Some other aspects I thought note worthy, we’re the action and special effects. They looked both stylish and very cool, but like the tricks, when questioned, you don’t get an answer or possibility out of them. Some of the scenes were so out there that you just had to role with the punches this sequel preps over the initial movie. Don’t get me wrong, when the Horsemen did their acts and magic tricks, although they were legit magic at times, I had fun watching it occur (especially the card tricks). Where all these effects and magic seem to be headed is in the direction of a full out magical element underneath our known world. At this point, it seems like The Horsemen are actual magician sorcerers who can bend rules of reality. So if the likely third installment unveils the curtain and shows us the trick underneath completely and magically, I think they’d be accepted. Continuing along the path of saying they are merely illusions is not going to cut it anymore. Just go ahead and bring us the real magic, and hell, a evil sorcerer villain. It’ll be perfectly acceptable, as Dr. Strange is going to bring us back to some magicians on screen.

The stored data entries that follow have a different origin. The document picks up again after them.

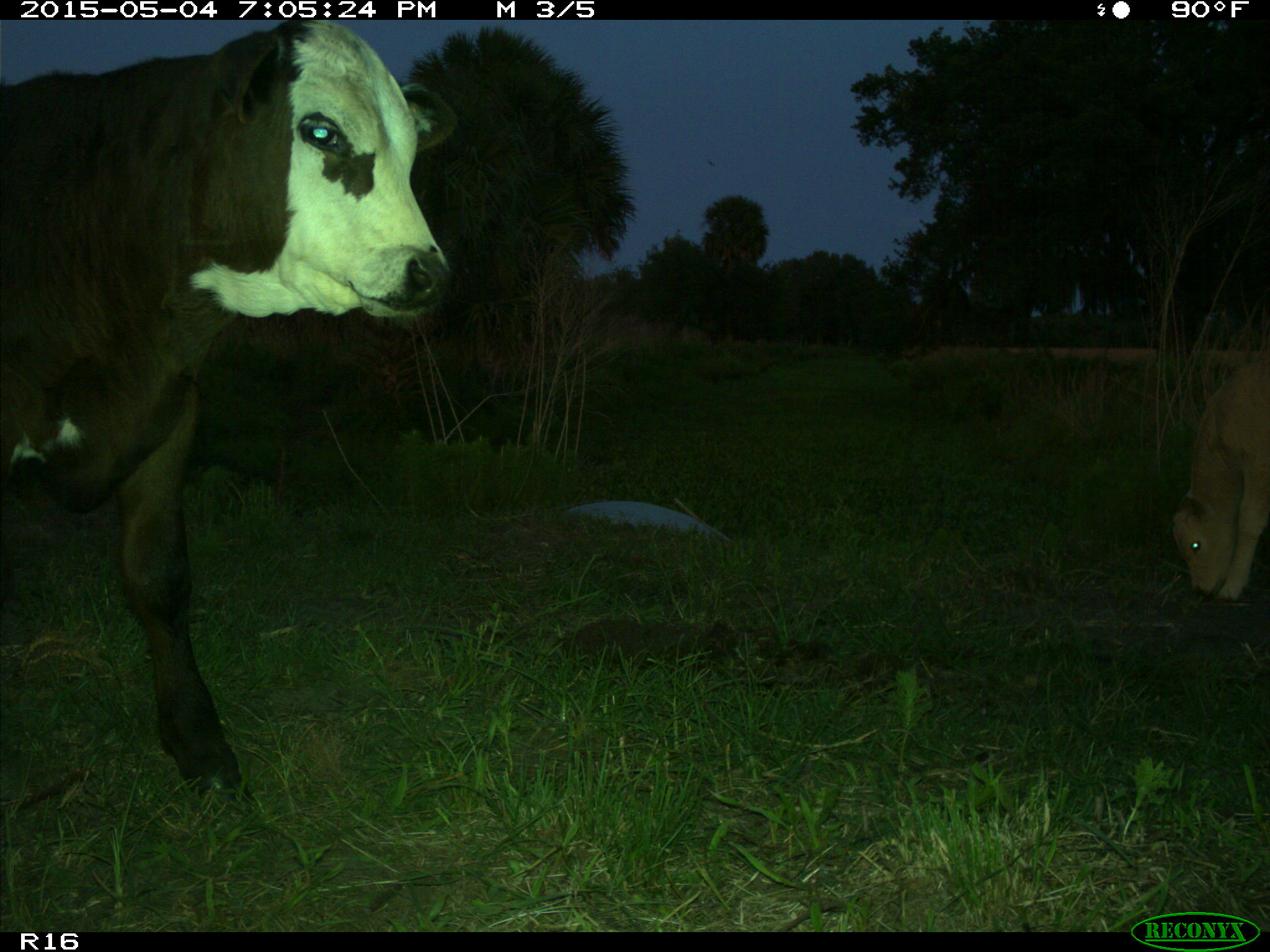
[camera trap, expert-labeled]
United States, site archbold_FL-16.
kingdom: Animalia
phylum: Chordata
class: Mammalia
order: Artiodactyla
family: Bovidae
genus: Bos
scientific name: Bos taurus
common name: domestic cow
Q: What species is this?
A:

Overall, I had a good time with this lengthy magician comedy heist. I definetly think it is worth a watch, preferably after you watch the first movie. There are elements carried over from the first movie, but nothing that will leave you in the blind from not seeing it. Of course, you will miss the inside jokes, group mentality, and big plot twist by not seeing the first, but it is not mandatory. I’d say that Now You See Me 2 fits into the universe of the very style over logical substance of the latter Fast and the Furious. Once again, where the first movie actually allowed us to wonder and believe soon of the tricks were real, the sequel blows out all the windows and settles for anything is possible, nothing needs to be explained. With all that said, it is exciting, fun, Las Vegas cool, and has a very likeable group of characters.